The Yellowstone timeline has continued to slip despite long hours put in by CISL, IBM and Mellanox staff. At this writing, the most optimistic timeline has the three-week acceptance test period beginning late this week (the tail end of August), which pushes first user access at least to late September.

While the compute and storage hardware looks good and has demonstrated itself to be more stable than anticipated, with little “infant mortality” observed so far, IBM and Mellanox are continuing to address challenges to achieving the expected performance of 90 GB/s between the compute and storage systems.

The performance tuning involves complex hardware, software, and firmware interactions among the more than 4,500 compute nodes on Yellowstone; the 4,500 disk drives, 76 disk controllers, and 20 GPFS servers of the GLADE resource; and the InfiniBand interconnect comprised of nine core switches, 250 leaf switches, and more than 9,500 copper and fibre cables.

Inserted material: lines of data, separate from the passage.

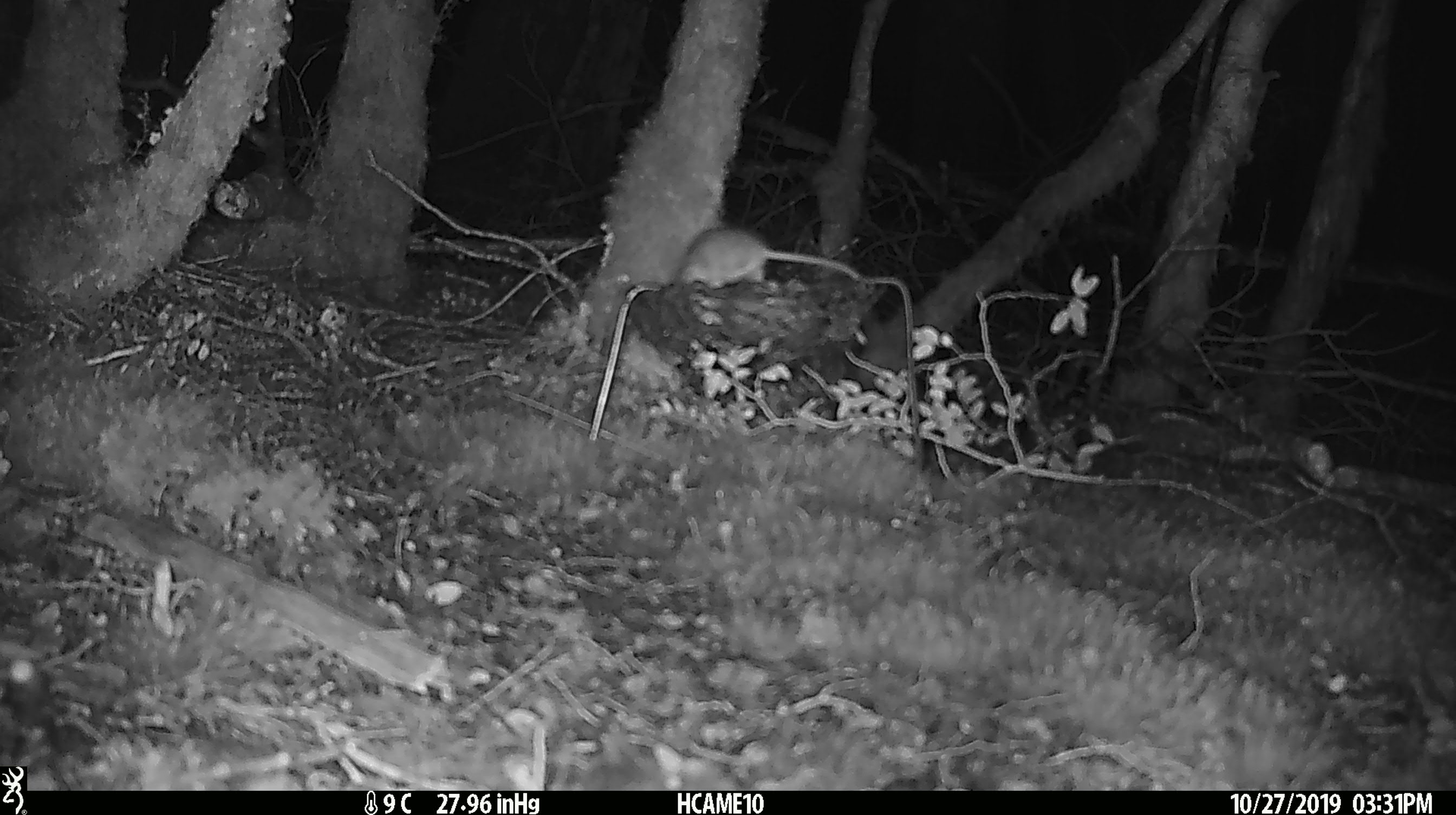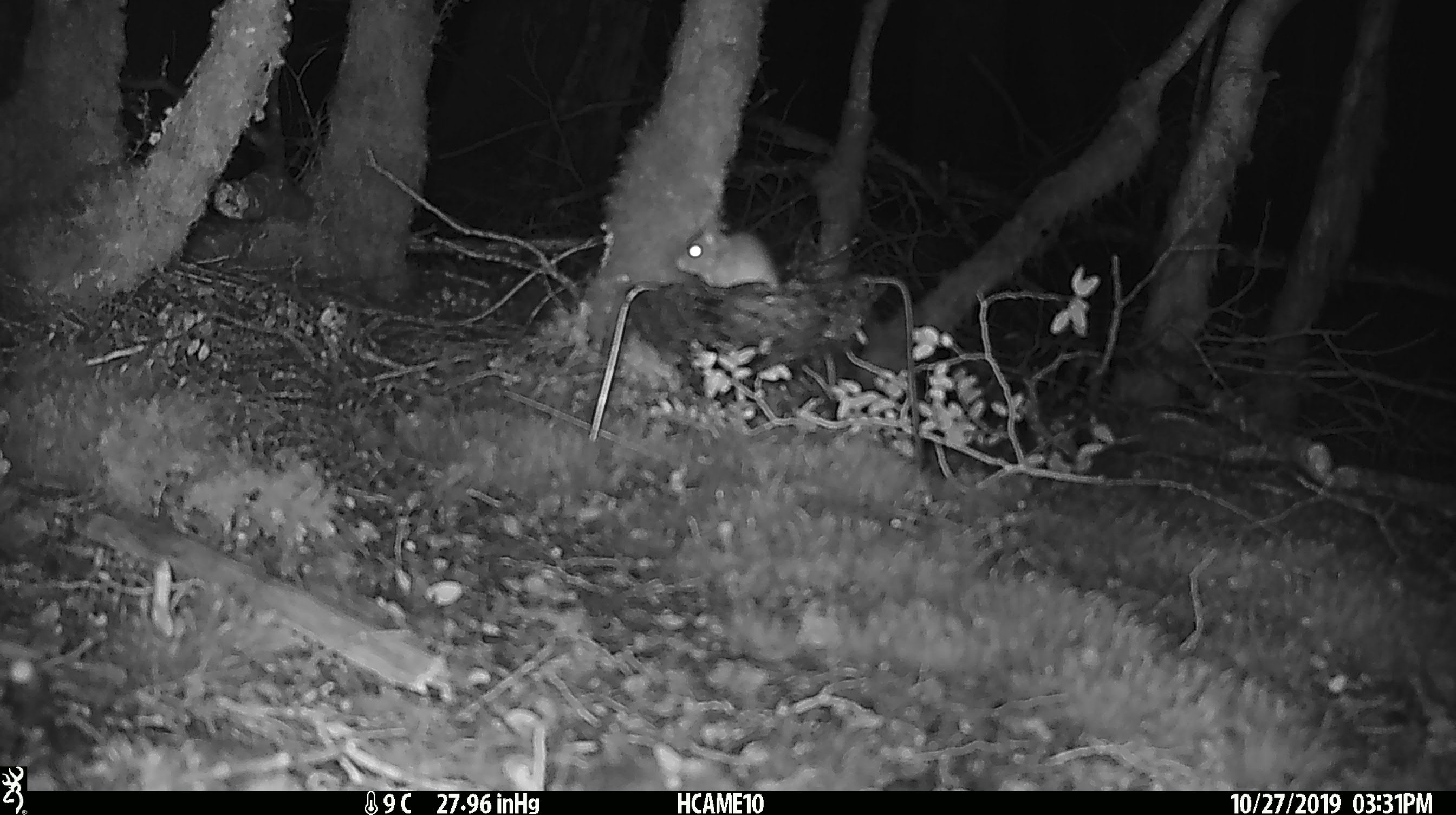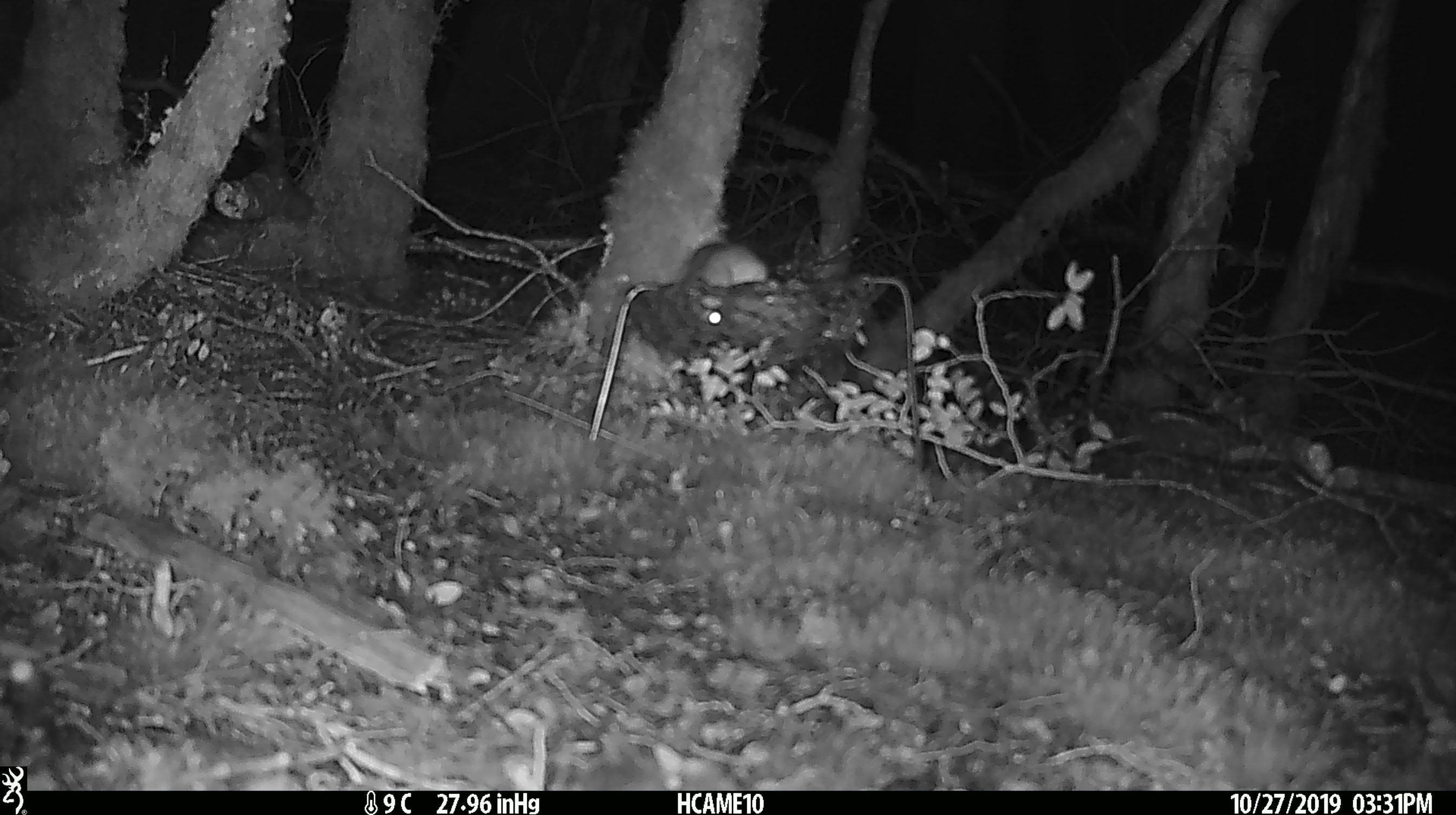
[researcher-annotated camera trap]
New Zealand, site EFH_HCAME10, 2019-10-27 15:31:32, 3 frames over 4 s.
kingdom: Animalia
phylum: Chordata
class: Mammalia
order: Rodentia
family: Muridae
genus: Mus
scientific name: Mus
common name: mouse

CISL is monitoring the deployment process closely, with ongoing interactions with and updates from the IBM team. Given the extent of the delays thus far, CISL is watching the system's stability and performance results and looking for the earliest possible opportunity to move into acceptance testing. If IBM's performance results are not quite at the promised levels, CISL may elect to pursue acceptance despite the shortfall and discuss alternate methods of later achieving performance targets with IBM.

When the Yellowstone timeline solidifies, CISL will also re-evaluate the schedule for Bluefire. With any Yellowstone delays, users can expect Bluefire’s decommissioning date to be extended accordingly.